Harlem Hospital April 18, 1887

January 8, 2014

When Harlem Hospital Center opened its doors on April 18, 1887, the physical plant consisted of a leased, three-story wooden building, it was located at the juncture of East 120th Street and the East River. The purpose of the institution was to provide health care for the rapidly growing population north of Central Park. The Hospital was a former Victorian mansion lit with ornate gas fixtures and heated by marble fireplaces.

The Hospital’s initial purpose was to serve as a reception center for patients awaiting transfer to Ward’s and Randall’s Islands. It also served as an emergency branch of Bellevue Hospital, providing both ambulance and hospital service.
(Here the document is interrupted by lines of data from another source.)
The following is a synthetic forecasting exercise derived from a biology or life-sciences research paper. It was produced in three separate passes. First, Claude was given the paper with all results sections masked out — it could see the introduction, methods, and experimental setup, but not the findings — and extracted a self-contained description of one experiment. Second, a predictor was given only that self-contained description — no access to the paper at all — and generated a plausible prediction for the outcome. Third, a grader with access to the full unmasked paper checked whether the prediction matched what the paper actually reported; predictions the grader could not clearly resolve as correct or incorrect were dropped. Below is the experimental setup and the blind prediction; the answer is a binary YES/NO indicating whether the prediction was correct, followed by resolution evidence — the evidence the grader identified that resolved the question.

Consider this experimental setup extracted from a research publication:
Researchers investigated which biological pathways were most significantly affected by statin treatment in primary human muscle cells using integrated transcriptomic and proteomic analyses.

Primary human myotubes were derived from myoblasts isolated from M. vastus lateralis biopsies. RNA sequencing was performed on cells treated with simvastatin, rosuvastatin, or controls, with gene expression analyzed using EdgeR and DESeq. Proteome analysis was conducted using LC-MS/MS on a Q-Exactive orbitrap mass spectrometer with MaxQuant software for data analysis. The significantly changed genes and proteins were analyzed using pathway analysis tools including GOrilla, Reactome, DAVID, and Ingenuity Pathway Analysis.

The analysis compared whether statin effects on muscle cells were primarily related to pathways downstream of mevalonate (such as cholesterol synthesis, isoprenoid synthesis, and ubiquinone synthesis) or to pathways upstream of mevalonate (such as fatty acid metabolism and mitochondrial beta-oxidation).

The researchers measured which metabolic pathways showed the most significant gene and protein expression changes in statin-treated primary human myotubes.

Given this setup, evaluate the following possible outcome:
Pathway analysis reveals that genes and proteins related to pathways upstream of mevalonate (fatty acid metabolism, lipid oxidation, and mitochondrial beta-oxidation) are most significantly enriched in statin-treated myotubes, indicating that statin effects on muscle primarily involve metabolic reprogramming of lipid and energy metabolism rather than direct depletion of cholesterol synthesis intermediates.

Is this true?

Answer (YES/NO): YES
From the beginning, Harlem Hospital’s responsibility was to provide medical care for the poor, specifically to those living in the rapidly growing districts north of Central Park. Although this area had not yet felt the impact of the first of many waves of African-American immigrants from the South, the hospital’s 54 beds soon were grossly inadequate to meet the needs of the rapidly growing community. The dispensary was moved to a wooden building on a vacant lot near Harlem Hospital. The wooden building at one time had been used as the Out-Patient building for Gouverneur Hospital.
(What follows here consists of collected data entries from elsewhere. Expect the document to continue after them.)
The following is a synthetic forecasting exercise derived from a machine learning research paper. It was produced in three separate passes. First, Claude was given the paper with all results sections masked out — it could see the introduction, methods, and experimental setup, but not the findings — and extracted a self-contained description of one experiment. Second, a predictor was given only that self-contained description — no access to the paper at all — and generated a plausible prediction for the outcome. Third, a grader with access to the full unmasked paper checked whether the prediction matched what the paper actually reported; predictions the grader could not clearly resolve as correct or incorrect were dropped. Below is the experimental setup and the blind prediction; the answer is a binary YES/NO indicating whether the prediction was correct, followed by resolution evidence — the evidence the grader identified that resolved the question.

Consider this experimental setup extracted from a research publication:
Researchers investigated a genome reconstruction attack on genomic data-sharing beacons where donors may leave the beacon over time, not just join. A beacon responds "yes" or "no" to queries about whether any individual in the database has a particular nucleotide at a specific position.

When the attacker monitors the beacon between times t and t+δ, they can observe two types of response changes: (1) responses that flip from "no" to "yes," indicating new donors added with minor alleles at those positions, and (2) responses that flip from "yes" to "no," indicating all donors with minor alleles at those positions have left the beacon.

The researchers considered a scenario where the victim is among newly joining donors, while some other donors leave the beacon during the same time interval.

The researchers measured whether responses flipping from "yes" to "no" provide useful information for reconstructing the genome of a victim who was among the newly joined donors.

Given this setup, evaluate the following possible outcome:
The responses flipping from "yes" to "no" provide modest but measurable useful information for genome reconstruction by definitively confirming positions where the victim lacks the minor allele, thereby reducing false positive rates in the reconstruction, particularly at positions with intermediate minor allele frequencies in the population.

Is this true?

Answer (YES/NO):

In 1900 land was acquired by the City of New York on the east side of Lenox Avenue from 136th Street to 137th Street for a hospital of 100 beds. In 1903 additional land was purchased for the future erection of a nurses home, a wing to the hospital, a power house, and stables. The new hospital, with a bed capacity of 150 and located on the east side of Lenox Avenue, was opened on April 13, 1907.
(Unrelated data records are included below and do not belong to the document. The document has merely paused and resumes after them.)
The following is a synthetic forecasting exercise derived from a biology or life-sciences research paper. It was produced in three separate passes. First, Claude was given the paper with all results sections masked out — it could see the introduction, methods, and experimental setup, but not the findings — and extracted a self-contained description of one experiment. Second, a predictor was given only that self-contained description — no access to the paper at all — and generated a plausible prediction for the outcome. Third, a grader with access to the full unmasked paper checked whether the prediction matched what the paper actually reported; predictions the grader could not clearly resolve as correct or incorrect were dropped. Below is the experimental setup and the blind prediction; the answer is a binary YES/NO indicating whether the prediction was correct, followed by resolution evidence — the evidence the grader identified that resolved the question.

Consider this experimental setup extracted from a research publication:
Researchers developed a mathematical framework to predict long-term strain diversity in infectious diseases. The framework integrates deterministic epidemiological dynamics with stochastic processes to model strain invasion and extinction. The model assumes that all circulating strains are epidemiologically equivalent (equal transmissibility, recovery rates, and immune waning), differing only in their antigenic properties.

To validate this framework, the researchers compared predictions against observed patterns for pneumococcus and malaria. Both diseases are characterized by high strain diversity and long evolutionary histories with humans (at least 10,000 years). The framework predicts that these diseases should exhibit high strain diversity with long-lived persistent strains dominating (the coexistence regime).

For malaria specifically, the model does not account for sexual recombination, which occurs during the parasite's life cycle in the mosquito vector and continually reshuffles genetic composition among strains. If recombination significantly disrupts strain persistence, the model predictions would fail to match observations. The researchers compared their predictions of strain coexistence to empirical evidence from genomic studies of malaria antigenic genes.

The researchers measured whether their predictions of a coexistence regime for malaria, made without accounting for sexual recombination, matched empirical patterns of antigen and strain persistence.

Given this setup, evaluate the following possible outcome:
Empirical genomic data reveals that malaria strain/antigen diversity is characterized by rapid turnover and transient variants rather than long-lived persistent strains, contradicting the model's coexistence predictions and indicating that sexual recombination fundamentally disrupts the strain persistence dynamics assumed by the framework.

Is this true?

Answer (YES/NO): NO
In 1917, Harlem Hospital hired several African-American nurses, and as a result, many of the white nurses resigned. On January 1, 1923, a Training School for Colored was established at Harlem Hospital. The school steadily grew in size and stature. Its admission policy was later amended to include qualified applicants, regardless of race.

Immediately after the war, Harlem received its first big wave of African-American immigrants from the South. Agitation, which up to this time had been sporadic, increased for the appointment of an African-American doctor to the visiting staff of Harlem Hospital. The forces of integration triumphed. In 1919, Dr. Louis T. Wright was appointed clinical assistant in the out-patient department, the lowest job possible at Harlem Hospital. His service there began on January 1, 1920. Until that day, no African-American physician had been on staff at any city hospital. Four doctors resigned from Harlem Hospital in protest and Dr. Casmo D. O’Neil, the superintendent and person directly responsible for Dr. Wright’s appointment was promptly demoted to the information booth at Bellevue Hospital.

The early hostility that Dr. Wright met at Harlem Hospital from his white colleagues only served to increase his desire to excel. In 1928, after taking a competitive civil service examination, he became the first African-American Police Surgeon of the City of New York; and in 1934 he was the first Negro admitted to fellowship in the American College of Surgeons since Dr. Daniel Hale Williams, who was admitted at the time of the formation of the College.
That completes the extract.